Schlagwörter:Interview, Partnerprozess
Gerda Holz ist am Institut für Sozialarbeit und Sozialpädagogik, Frankfurt a.M. (ISS) tätig und dort Leiterin des Geschäftsfeld Soziale Inklusion. Sie leitet seit 1997 die AWO-ISS-Langzeitstudie „Lebenslagen und Zukunftschancen von (armen) Kindern und Jugendlichen in Deutschland“ und begleitet seit 2002 den Aufbau des kommunalen Präventionsansatzes „Mo.Ki - Monheim für Kinder“ wissenschaftlich.

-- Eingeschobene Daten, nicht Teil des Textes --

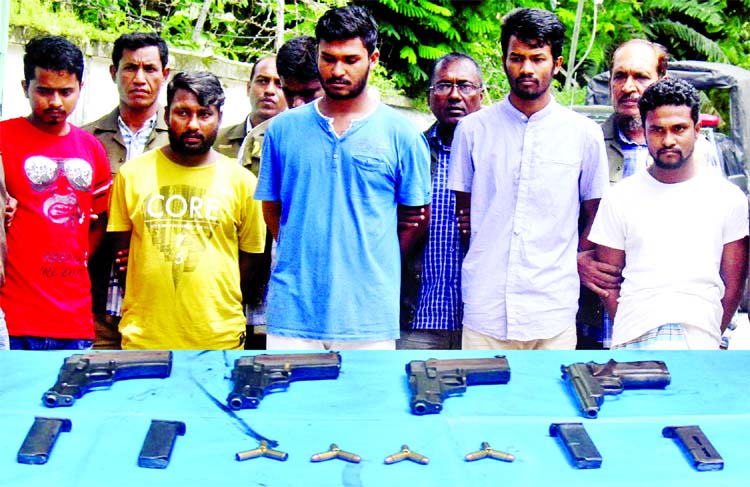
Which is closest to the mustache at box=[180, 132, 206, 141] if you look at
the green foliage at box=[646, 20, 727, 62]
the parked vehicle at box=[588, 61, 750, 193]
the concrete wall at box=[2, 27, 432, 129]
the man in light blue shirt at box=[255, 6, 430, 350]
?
the man in light blue shirt at box=[255, 6, 430, 350]

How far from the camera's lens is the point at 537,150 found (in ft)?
11.0

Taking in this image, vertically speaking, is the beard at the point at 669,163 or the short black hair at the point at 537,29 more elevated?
the short black hair at the point at 537,29

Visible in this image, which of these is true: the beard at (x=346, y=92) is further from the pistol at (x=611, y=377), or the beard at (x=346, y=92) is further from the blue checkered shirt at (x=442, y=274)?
the pistol at (x=611, y=377)

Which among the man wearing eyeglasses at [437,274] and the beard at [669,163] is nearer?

Was verstehen Sie unter Übergängen?
Für mich finden Übergänge auf zwei Ebenen statt: auf der Ebene des Kindes und auf der Ebene der Strukturen. Auf der Erstgenannten steht die kindliche Entwicklung im Fokus. Hier sind Übergänge Entwicklungspassagen, verbunden mit hohen Lern- und Anpassungsanforderungen an das Kind. Im Kern geht es darum, dass das Kind in dem jeweils neuen Umfeld (z.B. Kita, Schule) stabile und tragfähige Bindungen aufbaut. Sie bilden die Basis dafür, dass die weiteren Entwicklungs- und Lernprozesse vollzogen werden können. Auf der Ebene der Strukturen stellen Übergänge Verbindungspunkte sowohl zwischen Einrichtungen (z.B. Kita - Schule) als auch zwischen Systemen (z.B. die Systeme frühkindliche Bildung, schulische Bildung) dar. Institutionen wie Systeme folgen ihren eigenen Logiken, Gesetzmäßigkeiten, Verfahrensweisen, die nicht immer passgenau und einfach kompatibel sind. Die Herausforderung besteht also darin, sie zusammenzuführen und zu vernetzen. Dies ist eine Strukturleistung, die nicht durch die Kinder und ihre Eltern, sondern durch die beteiligten Akteure - Fach- und Leitungskräfte - erbracht werden muss.
Warum ist eine positive Bewältigung und Gestaltung dieser Übergänge wichtig?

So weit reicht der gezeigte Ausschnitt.